As Pesach approaches we find ourselves in a furious rush. Between cooking, cleaning, switching out dish ware, finishing work before the two days of Yom Tov, and collecting all chometz to sell, trash, or burn, it can very much feel like the we’re living the very exodus we are preparing to commemorate. Some of us may even reach a breaking point where we want to throw up our hands and declare, ENOUGH!
Well… that’s a good enough segue as any to talk about the classic Seder song, Dayenu!
Oh, that catchy medley that chronicles the transformative miracles that God performed for us between our exodus from Egypt and giving us the Temple. And every step along the way we sing, Dayenu, it would have been enough. But wait a minute…
If God had taken us out of Egypt then stopped there, would it have really been enough? Would we be the Jewish people, the Chosen ones tasked with keeping the Mitzvahs of the Torah and perfecting the world had we only left the boarders of Egypt? Would we really have what was necessary to accomplish our mission if we didn’t see justice carried out on the Egyptians for our suffering? Would we even know how, if we didn’t experience God revealed at Mt Sinai or receive the Torah? God made a covenant with Avraham, how could it have been sufficient for God not to fulfill it and not bring us into our homeland of Israel?
It’s a very puzzling notion if you think about it.

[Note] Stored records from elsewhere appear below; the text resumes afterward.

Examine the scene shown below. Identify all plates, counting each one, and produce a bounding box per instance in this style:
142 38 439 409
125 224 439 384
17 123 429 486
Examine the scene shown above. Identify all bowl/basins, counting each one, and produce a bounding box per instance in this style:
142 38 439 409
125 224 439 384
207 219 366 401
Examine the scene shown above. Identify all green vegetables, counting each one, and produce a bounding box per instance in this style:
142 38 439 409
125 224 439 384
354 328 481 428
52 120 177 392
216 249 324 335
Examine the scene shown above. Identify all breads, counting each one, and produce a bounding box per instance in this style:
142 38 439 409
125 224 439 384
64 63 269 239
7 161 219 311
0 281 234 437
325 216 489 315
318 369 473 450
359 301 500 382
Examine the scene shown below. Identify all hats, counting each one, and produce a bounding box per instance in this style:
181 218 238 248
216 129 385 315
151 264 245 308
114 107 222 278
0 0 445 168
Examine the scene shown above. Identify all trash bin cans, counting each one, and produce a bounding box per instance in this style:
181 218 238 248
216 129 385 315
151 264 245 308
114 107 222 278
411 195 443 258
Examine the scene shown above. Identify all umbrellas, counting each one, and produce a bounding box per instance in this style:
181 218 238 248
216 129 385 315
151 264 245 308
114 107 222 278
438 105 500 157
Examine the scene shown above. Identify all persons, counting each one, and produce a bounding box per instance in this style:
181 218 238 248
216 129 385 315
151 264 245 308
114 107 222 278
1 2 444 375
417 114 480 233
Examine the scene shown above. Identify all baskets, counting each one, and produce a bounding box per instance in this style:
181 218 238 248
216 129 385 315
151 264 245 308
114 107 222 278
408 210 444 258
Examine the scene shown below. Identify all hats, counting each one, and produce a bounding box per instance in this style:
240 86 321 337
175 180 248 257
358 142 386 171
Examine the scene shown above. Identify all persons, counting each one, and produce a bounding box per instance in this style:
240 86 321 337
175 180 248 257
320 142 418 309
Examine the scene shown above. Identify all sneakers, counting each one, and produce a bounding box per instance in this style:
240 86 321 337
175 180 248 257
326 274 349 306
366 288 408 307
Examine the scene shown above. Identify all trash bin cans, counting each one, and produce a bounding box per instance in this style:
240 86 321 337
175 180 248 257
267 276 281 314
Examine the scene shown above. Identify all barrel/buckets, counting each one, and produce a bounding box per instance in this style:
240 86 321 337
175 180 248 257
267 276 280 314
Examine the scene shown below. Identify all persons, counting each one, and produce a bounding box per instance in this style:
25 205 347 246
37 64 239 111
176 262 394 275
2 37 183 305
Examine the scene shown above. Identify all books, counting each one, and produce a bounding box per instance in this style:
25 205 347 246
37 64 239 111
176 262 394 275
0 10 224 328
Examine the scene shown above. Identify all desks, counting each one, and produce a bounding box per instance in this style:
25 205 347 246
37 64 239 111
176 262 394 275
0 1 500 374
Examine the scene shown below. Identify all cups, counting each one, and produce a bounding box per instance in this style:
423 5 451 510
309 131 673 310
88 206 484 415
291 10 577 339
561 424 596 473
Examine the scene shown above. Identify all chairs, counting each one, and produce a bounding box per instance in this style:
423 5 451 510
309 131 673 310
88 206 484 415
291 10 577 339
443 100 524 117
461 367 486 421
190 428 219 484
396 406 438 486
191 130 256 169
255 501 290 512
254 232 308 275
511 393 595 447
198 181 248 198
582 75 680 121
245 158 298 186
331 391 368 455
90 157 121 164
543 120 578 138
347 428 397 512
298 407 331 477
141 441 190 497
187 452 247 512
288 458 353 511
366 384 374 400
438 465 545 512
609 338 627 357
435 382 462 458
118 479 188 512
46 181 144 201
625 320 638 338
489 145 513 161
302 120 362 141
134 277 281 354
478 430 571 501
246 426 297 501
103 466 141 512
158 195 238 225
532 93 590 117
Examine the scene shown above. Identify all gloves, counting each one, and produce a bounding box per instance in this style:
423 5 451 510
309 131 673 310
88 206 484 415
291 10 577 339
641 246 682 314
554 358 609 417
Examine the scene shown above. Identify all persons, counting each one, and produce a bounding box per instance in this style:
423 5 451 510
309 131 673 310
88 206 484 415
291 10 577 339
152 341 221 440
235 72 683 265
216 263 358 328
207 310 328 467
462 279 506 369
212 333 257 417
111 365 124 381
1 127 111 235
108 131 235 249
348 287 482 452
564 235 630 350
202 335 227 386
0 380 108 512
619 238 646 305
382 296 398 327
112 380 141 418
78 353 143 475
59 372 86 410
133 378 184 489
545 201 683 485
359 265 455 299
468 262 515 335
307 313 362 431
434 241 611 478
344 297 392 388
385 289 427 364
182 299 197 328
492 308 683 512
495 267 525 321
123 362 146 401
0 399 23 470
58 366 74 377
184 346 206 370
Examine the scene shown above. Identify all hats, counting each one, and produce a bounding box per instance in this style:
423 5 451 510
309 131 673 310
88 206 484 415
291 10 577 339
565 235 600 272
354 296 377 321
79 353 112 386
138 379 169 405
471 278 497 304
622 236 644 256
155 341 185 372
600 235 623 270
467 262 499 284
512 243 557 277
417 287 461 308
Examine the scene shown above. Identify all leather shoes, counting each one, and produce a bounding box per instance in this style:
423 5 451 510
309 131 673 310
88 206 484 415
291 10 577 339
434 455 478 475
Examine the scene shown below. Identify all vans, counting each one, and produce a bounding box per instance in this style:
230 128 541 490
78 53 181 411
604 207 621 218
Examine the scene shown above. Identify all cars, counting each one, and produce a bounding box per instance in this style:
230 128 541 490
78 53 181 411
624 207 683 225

So there are a few perspectives to look at in order to delve deeper into this.
15 Reasons Why
Looking at it from a more Kabbalistic understanding, you’ll notice there are 15 favors/miracles Hashem did for us in the song. Why 15? There are certainly many other miracles that happened to us during our 40 years in the wilderness. But 15 shows up in several other places throughout our traditions. There are 15 parts of the Seder, 15 morning blessings, 15 verses in the Song at the Sea, there were 15 steps in the Beis HaMikdash to ascend in holiness. And most notable the way to write 15 in Hebrew are the letters י and ה which spell an important name of God. This name of God is what is credited as the aspect of God responsible for creation. The ה represents the breath God took when he made this world (olam hazeh) and the י represents the spiritual world to come (olam habah). So there is clearly a connection between 15 and bridging the physical with the spiritual.
But if 15 steps is what it takes to transcend to the spiritual, we’re still left with the problem, why would the song say each intermittent step along the way would have been enough?
Enough is Enough
Meir Leibush ben Yehiel Michel Wisser, better known as the Malbim, said that the individual steps would not have been enough for us to become the Jewish people, but instead the song is referring to gratitude. A person can spend their whole life trying to achieve exalted experiences and enlightenment. Just think, how many people die trying to climb Mt. Everest. (Wikipedia lists 272 since 1922.) But experiencing anyone of these miracles listed in the song was like the peak of Everest times 10 (and I imagine experience Hashem at Mt. Sinai more like times a million).
To have one authentic moment of connection with Hashem is what is enough. That each singular experience alone would have been all that was necessary for their spiritual needs. But God kept the miracles coming. By remembering and recognizing the each of the steps that brought us to the end, the whole experience becomes greater than the sum of its parts. It becomes the transcendent 15. So obviously if God had stopped at any particular step before the end, the Jewish people would likely have become lost. It is often said, “It’s not about the destination, it’s about the journey.” Too often we’re more focused on results than on the steps that brought us there. But to truly transcend, it is essential that we reflect and cherish each kindness as if that was all we needed.
House of Choice
The last thing I’ll point out is the final stanza of Dayenu reads, “If God had brought us into the Land of Israel but not built the Holy Temple… Dayenu.” If you look at the Hebrew, it refers to the Temple as the Beis HaBechira opposed to the Beis HaMikdash. Mikdash means sanctuary and is more commonly how we refer to the Temple while Bechira means choice. On the surface level, referring to the Temple as the Beis HaBechira simple means that there will be a location that God will choose to place his House of Worship (because the Jews don’t get the Temple until after the Torah concludes).
But another way of looking at it (this is my own insight so take it with a grain of salt), is that Bechira is also the Hebrew word for free will. Many of us who are growing in our of levels observance have the perspective, “Okay I’m here. I’m going to Torah classes and I’ve stopped eating pork. But I’m probably not going to do that whole shatnez thing and I’m certainly never jumping into a mikveh.” Almost as if to say, “Where I’m at is good, I think this is enough.” And so, though we’ve reached new and exciting levels of spirituality, we have no plans to go all the way. So Dayenu comes along to tell us, fine you can say where you are at is enough. But should you want to get to true closeness with Hashem, real exalted levels, the Beis HaMikdash level, that is there if you so choose it. But do not forget the miracles that brought you to where you are.